Tarefa:
Transcreva do trecho fornecido, sem alterações, a parte que abre com as palavras "1.4. A prática" e fecha com "de medida socioeducativa.".

Trecho fornecido:

Muitos autores, todavia, não concordam com esta tese, e entendem que o crime se consuma no momento em que o corpo da vítima é violado. Entretanto, o raciocínio é perigoso, pois pode afastar a incidência do instituto da desistência voluntária, previsto no art. 15 do Código Penal. Por exemplo: o agente, buscando a conjunção carnal, após rasgar a roupa da vítima e tocar em suas pernas, com o intuito de afastá-las para a penetração, desiste do crime, para evitar a condenação pelo estupro de vulnerável. Neste caso, se configuraria desistência voluntária. Entretanto, para os autores que sustentam que o toque no corpo da vítima consuma o crime, pouco importando a sua intenção, o crime de estupro de vulnerável restaria configurado.
1.4. A prática do crime por um agente menor de 18 (dezoito) anos
Partindo da teoria tripartida do crime, onde este é um fato típico, antijurídico e culpável, o menor de 18 anos pode vir a cometer crime, mas não preenche o requisito da culpabilidade, pois é inimputável.
Dessa forma, não pode ser penalmente responsabilizado como se adulto fosse, porque a imputabilidade penal inicia-se aos 18 anos, ficando o adolescente que comete infração penal sujeito à aplicação de medida socioeducativa.
Assim, sua conduta delituosa é denominada tecnicamente de ato infracional, previsto no artigo 103 da Lei 8.069/90, e sua responsabilização corresponderá as medidas previstas no artigo 101 do mesmo diploma legal.
1.5. Erro de tipo
Para discorrer sobre erro de tipo no crime de estupro de vulnerável, antes deve-se entender o que é erro de tipo.

Linhas:
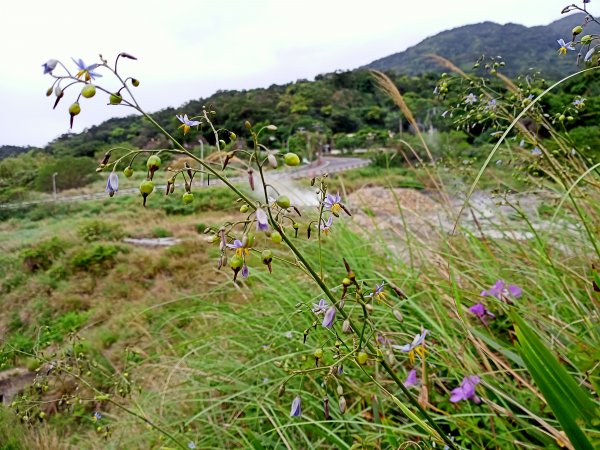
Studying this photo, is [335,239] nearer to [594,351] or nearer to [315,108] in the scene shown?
[594,351]

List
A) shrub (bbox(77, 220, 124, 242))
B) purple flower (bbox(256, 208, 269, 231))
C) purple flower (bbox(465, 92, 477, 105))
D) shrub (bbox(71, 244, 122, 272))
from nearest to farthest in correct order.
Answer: purple flower (bbox(256, 208, 269, 231)) → purple flower (bbox(465, 92, 477, 105)) → shrub (bbox(71, 244, 122, 272)) → shrub (bbox(77, 220, 124, 242))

Solução do exercício:
1.4. A prática do crime por um agente menor de 18 (dezoito) anos
Partindo da teoria tripartida do crime, onde este é um fato típico, antijurídico e culpável, o menor de 18 anos pode vir a cometer crime, mas não preenche o requisito da culpabilidade, pois é inimputável.
Dessa forma, não pode ser penalmente responsabilizado como se adulto fosse, porque a imputabilidade penal inicia-se aos 18 anos, ficando o adolescente que comete infração penal sujeito à aplicação de medida socioeducativa.